Tepat tanggal 12 Agustus 1998, sekitar 30 menit
setelah Tim Komnas HAM yang dipimpin oleh Baharudin Lopa meninggalkan lokasi
rumah tersebut dalam rangka mencari bukti-bukti kebenaran, akhirnya dibakar
oleh massa. Tentu hal ini sangat disayangkan, karena telah hilangnya bukti
penanda sejarah atau monumen historis adanya kekejaman dan kejahatan kemanusiaan
yang telah terjadi di tempat ini.
Namun, lain lagi menurut ahli waris Rumoh Geudong.
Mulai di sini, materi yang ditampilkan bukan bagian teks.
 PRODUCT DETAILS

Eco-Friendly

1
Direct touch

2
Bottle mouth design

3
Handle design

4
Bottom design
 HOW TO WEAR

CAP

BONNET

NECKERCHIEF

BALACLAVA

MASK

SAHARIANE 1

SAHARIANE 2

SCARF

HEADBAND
Pembakaran rumah tersebut ternyata sejak tahun 1945, pernah dicoba bakar oleh
sekelompok orang, lagi-lagi hasil itu gagal karena tiba-tiba muncul tiga ekor
harimau dari rumah dan menyerang para pelakunya. Dan entah kenapa setelah
dijadikan sebagai Pos Sattis oleh aparat, Rumoh Geudong malah justru dapat
dibakar.
Menurut penuturan terakhir dari ahli waris, Teuku Djakfar Ahmad: “Mungkin Rumoh Geudong itu sendiri yang ‘minta dibakar’, karena tak ingin sejarahnya ternoda. Kalau dibikin monumen, mungkin orang hanya ingat Rumoh Geudong sebagai tempat pembantaian. Sedangkan sejarah perjuangannnya bisa-bisa dilupakan orang.”
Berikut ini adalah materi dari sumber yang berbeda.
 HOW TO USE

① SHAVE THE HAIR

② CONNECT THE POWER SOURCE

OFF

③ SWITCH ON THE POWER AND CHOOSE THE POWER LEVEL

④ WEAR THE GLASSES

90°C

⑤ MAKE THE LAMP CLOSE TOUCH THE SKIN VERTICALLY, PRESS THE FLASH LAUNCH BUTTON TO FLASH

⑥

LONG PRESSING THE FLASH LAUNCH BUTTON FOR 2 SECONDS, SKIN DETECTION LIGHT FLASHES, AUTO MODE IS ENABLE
Menurut penuturan terakhir dari ahli waris, Teuku Djakfar Ahmad: “Mungkin Rumoh Geudong itu sendiri yang ‘minta dibakar’, karena tak ingin sejarahnya ternoda. Kalau dibikin monumen, mungkin orang hanya ingat Rumoh Geudong sebagai tempat pembantaian. Sedangkan sejarah perjuangannnya bisa-bisa dilupakan orang.”
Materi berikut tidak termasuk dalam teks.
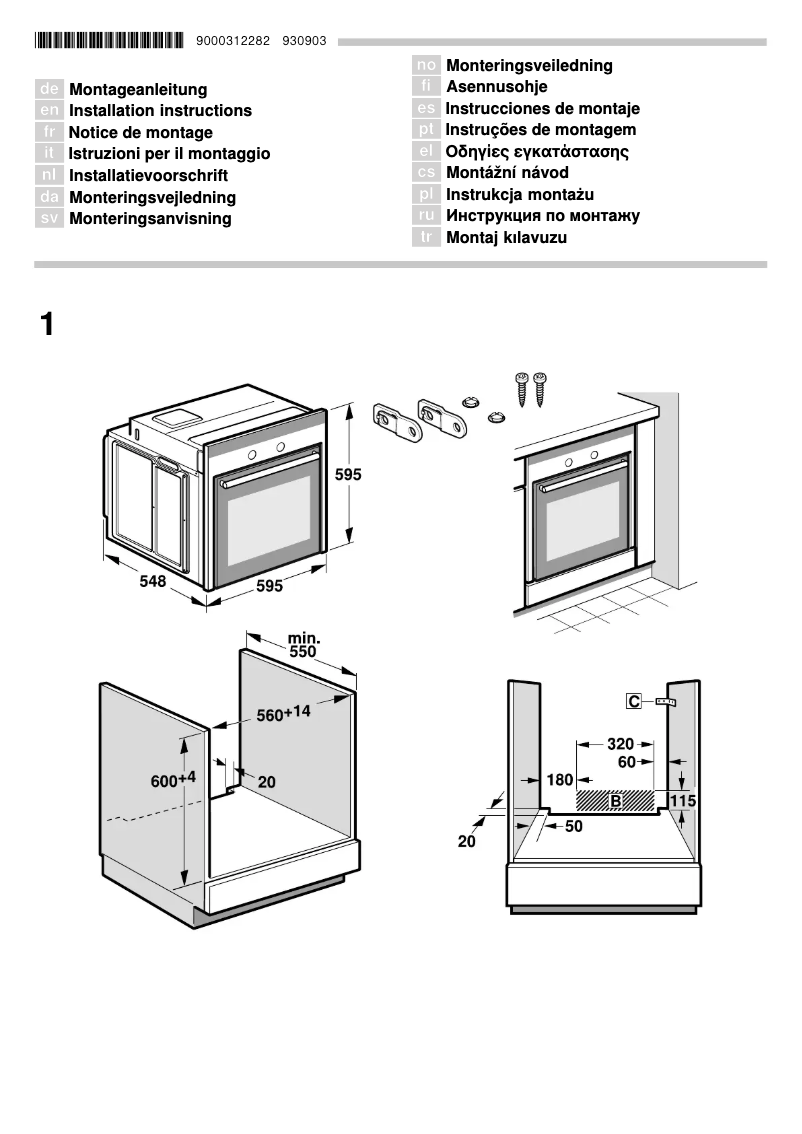 9000312282 930903

de Montageanleitung
en Installation instructions
fr Notice de montage
it Istruzioni per il montaggio
nl Installatievoorschrift
da Monteringsvejledning
sv Monteringsanvisning

no Monteringsveiledning
fi Asennusohje
es Instrucciones de montaje
pt Instruções de montagem
el Οδηγίες εγκατάστασης
cs Montážní návod
pl Instrukcja montażu
ru Инструкция по монтажу
tr Montaj kılavuzu

1

595
548
595

min. 550
$560^{+14}$
$600^{+4}$
20

C
320
60
180
B
115
20
50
Inilah kisah tragis Rumoh Geudong, pada masa Belanda
dan Jepang, rumah besar ini justru menjadi pusat perjuangan membela agama dan
merebut kemerdekaan Indonesia. Semoga kisah ini menjadi sebuah sejarah yang
tidak pernah dilupakan oleh rakyat Aceh, kenangan yang telah membekas menjadi
satu pelajaran yang bisa diambil untuk anak cucu nantinya.